# New 2005 A6 tech session in MA



## cjmiller (Jun 14, 1999)

The Audi club is sponsoring a tech session on the new 2005 A6 in Marlborough MA at the Audi/VW Technical Training Center. The session will be next Wednesday evening (September 8). Great chance to see the cars in person and learn a bit about the new technology, plus tour the training facility. 
This is the first of the cars with the new front grill, and they should be appearing in dealerships within about a month.
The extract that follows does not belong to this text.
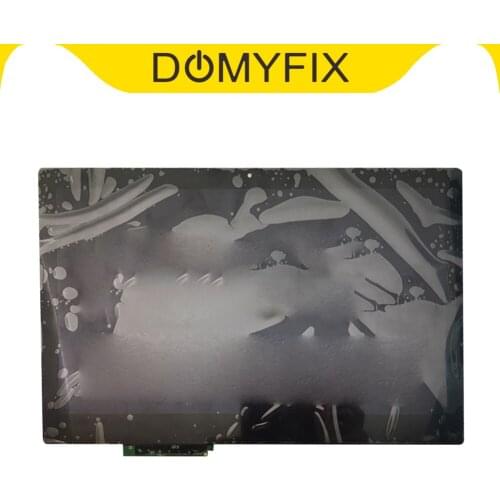 Laptop LCD Screen 13.3" inch IPS LCD SCREEN Assembly Touch for DELL inspiron 7347 7348 1920×1080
I believe the first cars will be delivered to buyers in mid November.
They have four new A6 quattros; two with the new 3.2 liter FSI engine, and two with the 4.2 liter V8. They also have several other new Audis, such as the 3.2 liter TT quattro with the direct shift gearbox, an A4 Cabriolet, an allroad with the 4.2 liter engine, a C5 A6 with the 2.7t engine, and a 1.8t A4 quattro. We're planning on having the session from 5 to about 8.
If interested, email me and I'll add you to the invite list. No cost, and you do not have to be an Audi Club NA member to attend.
Chris Miller, National Director, Audi Club of North America
[email protected]


----------



## MFZERO (Mar 13, 2002)

*Re: New 2005 A6 tech session in MA (cjmiller)*

I'll attend this as it may help me out at work http://****************.com/smile/emthup.gif


----------



## Cooper (Sep 11, 2000)

*Re: New 2005 A6 tech session in MA (cjmiller)*

There's a VW/Audi Tech Center in the town I recently moved to?








E-mail is on the way.


----------



## RECTHEGR8 (May 6, 2003)

*Re: New 2005 A6 tech session in MA (Cooper)*

wow, I have been living in sudbury for 11 years and have yet to learn that there is a tech place in marlboro, next town over


----------



## Cooper (Sep 11, 2000)

*Re: New 2005 A6 tech session in MA (RECTHEGR8)*

Yeah, they probably don't want us to know it's there, as we'll be there daily asking for coil packs, window regulators, etc.


----------



## cjmiller (Jun 14, 1999)

*Re: New 2005 A6 tech session in MA (Cooper)*

True, it's not for the public; it's for training "factory trained" techs. Great guys, though, and willing to put on this session for us.
The center is new; used to be in Woburn.
I'll send out details (maps, times, whatever) later this weekend.
Chris


----------



## Think (Mar 1, 2002)

yarrowsport will be thier sounds like a good experiance.
cheers,
yarrow t


----------



## cjmiller (Jun 14, 1999)

*Re: (Think)*

Great, I'll add you to the list.
If anyone else wants to go, please email me and I'll get directions to you on Sunday. We have to limit the size of the event to a reasonable number, but there is still room if you are interested...


----------



## MI_canuck (Dec 21, 1999)

*Re: New 2005 A6 tech session in MA (cjmiller)*

any ideas if something similar would be coming to MI (or other states for that matter)??


----------



## livi (Apr 27, 2001)

*Re: New 2005 A6 tech session in MA (MI_canuck)*

There is a very good chance I will go to this session. If you don't mind putting me on the list it would be appreciative.
thanks
josh


----------



## cjmiller (Jun 14, 1999)

*Re: New 2005 A6 tech session in MA (livi)*

Sure, Josh, you're on the list. Will send out details on Sunday. Still room for a couple more people.
Chris


----------